Polivanov, Evgenii

Polivanov, Evgenii Dmitrievich

 

Born Feb. 28 (Mar. 12), 1891, in Smolensk; died Jan. 25, 1938. Soviet Orientalist, linguist, and specialist in literature. Member of the CPSU from 1919.

In 1912, Polivanov graduated from both the University of St. Petersburg, where he studied under I. A. Baudouin de Cour-tenay and L. V. Shcherba, and the Oriental Practical Academy, where he studied in the Japanese division. He became head of the department of Oriental countries in the People’s Commissariat of Foreign Affairs in 1917 and a professor at the University of Petrograd in 1919. In 1921 he worked in the Comintern. Until 1926 he was a professor at the Middle Asian University in Tashkent. From 1926 to 1929 he worked in Moscow at the Russian Association of Social Science Research Institutes, the Institute of Language and Thought, and various linguistic institutions. He became a professor at the Uzbek State Scientific Research Institute in Samarkand in 1929 and in Tashkent in 1930. In 1934 he became a professor at the Kirghiz Institute of Cultural Construction in Frunze.
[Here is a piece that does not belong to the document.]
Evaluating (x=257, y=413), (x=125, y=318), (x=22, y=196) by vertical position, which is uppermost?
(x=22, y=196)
Polivanov’s major works are on the Japanese, Chinese, Uzbek, and Dungan languages and on general linguistics. His works include Introduction to Linguistics for Higher Educational Institutions in Oriental Studies (1928), A Grammar of Modern Chinese (1930, with A. I. Ivanov), A Grammar of Spoken Japanese (1930, with O. V. Pletner), and For Marxist Linguistics (1931). In 1928 and 1929 he came out against N. Ia. Marr’s “new studies of language.” Polivanov was one of the founders of historical phonology and the creator of an original theory of language evolution. His system for transliterating Japanese into Russian is the system now in general use. Polivanov was the first to develop a linguistic framework and methodological guidelines for teaching Russian to non-Russians; his works in this area include Russian Grammar in Comparison With the Uzbek Language (1933) and An Attempt at Methods of Teaching Russian (1935; 3rd ed., 1968). He significantly aided in the creation of writing systems, textbooks, and educational aids for new written languages.

Together with L. P. Iakubinskii, Polivanov was one of the founders and members of the Society for the Study of Poetic Language. He wrote a number of works on general questions of linguistic poetics and the poetics of Turkic, Chinese, and Japanese literatures. He studied folklore, including the Kirghiz epic Manas, and investigated the theory of the migration of plots.

WORKS

Stat’i po obshchemu iazykoznaniiu. Moscow, 1968.
“Foneticheskie konvergentsii.” Voprosy iazykoznaniia, 1957, no. 3.
“Obshchii foneticheskii printsip vsiakoi poeticheskoi tekhniki.” Voprosy iazykoznaniia, 1963, no. 1.

REFERENCES

Ivanov, Viach. V. “Lingvisticheskie vzgliady E. D. Polivanova.” Voprosy iazykoznaniia, 1957, no. 3.
Leont’ev, A. A. “I. A. Boduen de Kurtene i peterburgskaia shkola russkoi lingvistiki.” Voprosy iazykoznaniia, 1961, no. 4.
Leont’ev, A. A. “E. D. Polivanov i obuchenie russkomu iazyku v natsional’noi shkole.” Russkii iazyk v natsional’noi shkole, 1966, no. 2.
“Materialy konferentsii.” In the collection Aktual’nye voprosy sovremen-nogo iazykoznaniia i lingvisticheskoe nasledie E. D. Polivanova, vol. 1. Samarkand, 1964.